## Work task
Copy the full listing exactly.

## Data

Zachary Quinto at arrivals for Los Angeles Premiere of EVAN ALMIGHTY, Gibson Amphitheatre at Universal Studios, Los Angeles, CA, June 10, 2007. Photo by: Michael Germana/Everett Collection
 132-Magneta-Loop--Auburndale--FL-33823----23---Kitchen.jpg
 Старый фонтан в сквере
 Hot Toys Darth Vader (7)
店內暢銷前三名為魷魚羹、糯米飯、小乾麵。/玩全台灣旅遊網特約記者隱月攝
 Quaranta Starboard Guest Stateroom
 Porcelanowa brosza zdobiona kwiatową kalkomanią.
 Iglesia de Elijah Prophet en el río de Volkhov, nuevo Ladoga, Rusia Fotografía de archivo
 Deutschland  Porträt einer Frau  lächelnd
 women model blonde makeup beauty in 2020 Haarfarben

## Written reply
Zachary Quinto at arrivals for Los Angeles Premiere of EVAN ALMIGHTY, Gibson Amphitheatre at Universal Studios, Los Angeles, CA, June 10, 2007. Photo by: Michael Germana/Everett Collection
 132-Magneta-Loop--Auburndale--FL-33823----23---Kitchen.jpg
 Старый фонтан в сквере
 Hot Toys Darth Vader (7)
店內暢銷前三名為魷魚羹、糯米飯、小乾麵。/玩全台灣旅遊網特約記者隱月攝
 Quaranta Starboard Guest Stateroom
 Porcelanowa brosza zdobiona kwiatową kalkomanią.
 Iglesia de Elijah Prophet en el río de Volkhov, nuevo Ladoga, Rusia Fotografía de archivo
 Deutschland  Porträt einer Frau  lächelnd
 women model blonde makeup beauty in 2020 Haarfarben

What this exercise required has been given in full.